> _EXTRACTED MATERIAL_:
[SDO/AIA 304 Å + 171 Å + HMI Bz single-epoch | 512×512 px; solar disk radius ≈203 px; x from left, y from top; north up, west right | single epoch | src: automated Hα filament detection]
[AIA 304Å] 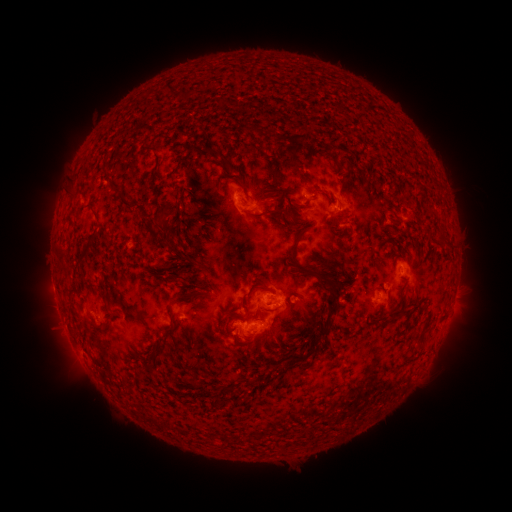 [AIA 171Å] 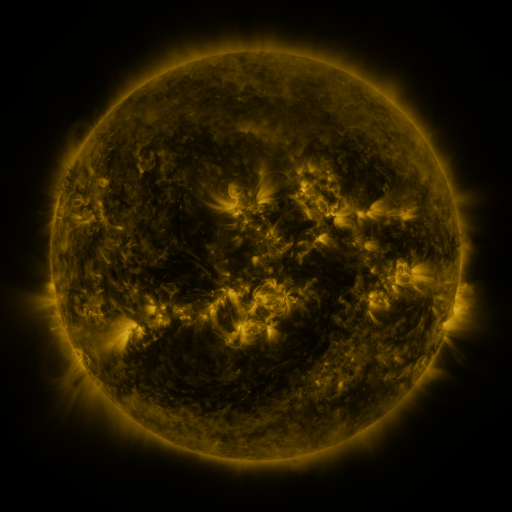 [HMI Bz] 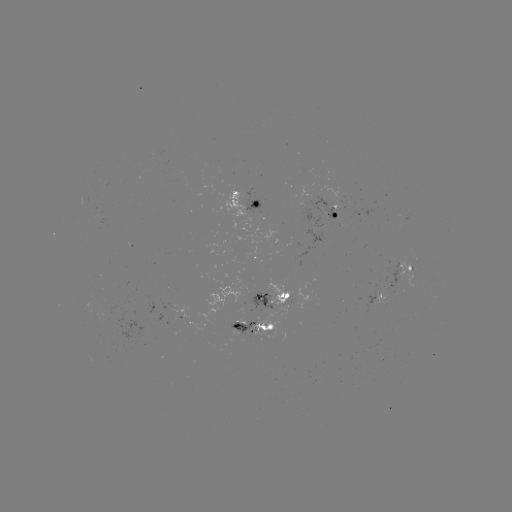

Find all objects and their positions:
filament: (164, 93)
filament: (183, 97)
filament: (209, 153)
filament: (104, 168)
filament: (152, 182)
filament: (240, 184)
filament: (115, 190)
filament: (323, 192)
filament: (71, 193)
filament: (265, 195)
filament: (266, 212)
filament: (158, 224)
filament: (286, 232)
filament: (171, 243)
filament: (88, 249)
filament: (66, 272)
filament: (323, 281)
filament: (249, 292)
filament: (298, 294)
filament: (207, 295)
filament: (104, 297)
filament: (397, 300)
filament: (172, 315)
filament: (95, 327)
filament: (303, 356)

> _DESCRIPTION OF THE TASK_: Which lines in the rows above contain the string "objects", with case counting? Copy each such line in full.

> _ANSWER BELOW_:
Find all objects and their positions:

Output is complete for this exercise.